The expansion of the Indian Navy remains our most pressing strategic requirement. China’s growing presence in the Indian Ocean requires sustained Indian naval modernization that Mission Sudarshan Chakra would financially preclude. A robust naval deterrent provides more comprehensive security than land-based missile-defence systems.
Rather than destabilizing regional equilibrium through missile-defence
proliferation, India should pursue confidence-building measures and arms control initiatives with both Pakistan and China. The Lahore Declaration of 1999 with Pakistan and various confidence-building measures along the line of actual control (LAC) with China demonstrate that diplomatic approaches can achieve meaningful security improvements.
The Path of Restraint
Mission Sudarshan Chakra represents a dangerous convergence of technological optimism and strategic miscalculation that would neither enhance Indian security nor serve regional stability. Its pursuit would
trigger destabilizing arms races while draining resources from genuine development priorities that strengthen India’s long-term strategic position.
The very nomenclature betrays the fundamental conceptual fallacy underlying this mission. The ancient Sudarshan Chakra, according to Hindu mythology, was not merely a defensive shield but the ultimate weapon of mass destruction—capable of annihilating entire armies and reshaping the cosmos itself. To name a basic defence system after an instrument of absolute and final devastation reveals a profound misunderstanding of both strategic reality and mythological symbolism.

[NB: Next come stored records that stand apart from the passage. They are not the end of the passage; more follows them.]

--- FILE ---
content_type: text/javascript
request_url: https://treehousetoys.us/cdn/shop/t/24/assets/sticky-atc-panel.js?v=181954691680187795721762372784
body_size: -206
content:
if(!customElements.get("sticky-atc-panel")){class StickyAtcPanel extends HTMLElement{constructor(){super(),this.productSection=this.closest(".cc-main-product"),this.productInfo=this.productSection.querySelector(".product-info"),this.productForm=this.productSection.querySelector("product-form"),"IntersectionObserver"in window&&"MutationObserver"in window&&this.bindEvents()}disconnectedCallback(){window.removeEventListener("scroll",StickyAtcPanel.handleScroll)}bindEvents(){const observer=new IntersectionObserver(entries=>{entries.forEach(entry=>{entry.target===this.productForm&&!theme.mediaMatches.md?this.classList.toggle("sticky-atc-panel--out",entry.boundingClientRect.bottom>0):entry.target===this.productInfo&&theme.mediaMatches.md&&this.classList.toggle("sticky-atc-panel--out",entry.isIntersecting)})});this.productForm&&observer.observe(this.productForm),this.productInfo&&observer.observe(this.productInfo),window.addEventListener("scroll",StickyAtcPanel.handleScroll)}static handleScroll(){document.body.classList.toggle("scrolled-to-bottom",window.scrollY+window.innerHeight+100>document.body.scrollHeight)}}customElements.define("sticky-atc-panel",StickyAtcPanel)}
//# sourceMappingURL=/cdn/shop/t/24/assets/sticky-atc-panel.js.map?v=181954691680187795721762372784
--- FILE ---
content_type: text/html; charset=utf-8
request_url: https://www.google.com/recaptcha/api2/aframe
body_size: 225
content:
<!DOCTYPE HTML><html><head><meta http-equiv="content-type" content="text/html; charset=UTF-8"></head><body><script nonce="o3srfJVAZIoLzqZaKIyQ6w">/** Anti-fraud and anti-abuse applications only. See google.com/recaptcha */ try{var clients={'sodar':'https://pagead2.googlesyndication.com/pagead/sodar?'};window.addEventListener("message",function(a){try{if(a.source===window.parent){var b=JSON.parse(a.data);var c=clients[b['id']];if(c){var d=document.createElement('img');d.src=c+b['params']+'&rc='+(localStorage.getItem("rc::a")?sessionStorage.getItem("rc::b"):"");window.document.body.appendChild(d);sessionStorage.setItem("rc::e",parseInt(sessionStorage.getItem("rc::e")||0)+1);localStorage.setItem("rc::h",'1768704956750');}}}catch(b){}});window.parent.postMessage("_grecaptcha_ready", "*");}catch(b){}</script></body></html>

A defensive system that aspires to the power of universal destruction is destined to become the very catalyst of the chaos it seeks to prevent.
True security lies not in the illusion of technological shields but in the patient, unglamorous work of diplomacy, strategic restraint, and addressing the root causes of regional tensions. India’s rise as a global power depends more on economic development and technological innovation than on expensive defensive systems of questionable effectiveness.
The choice facing India is clear: pursue the chimera of absolute security through Mission Sudarshan Chakra and risk regional destabilization or demonstrate strategic maturity through restraint and diplomacy. History suggests that nations pursuing absolute security often achieve the opposite – and South Asia cannot afford such miscalculations. The wheel of destruction, once set in motion, recognizes no master and spares no nation.
Disclaimer: The views expressed in the article are the author’s own and don’t necessarily reflect the views of India Sentinels.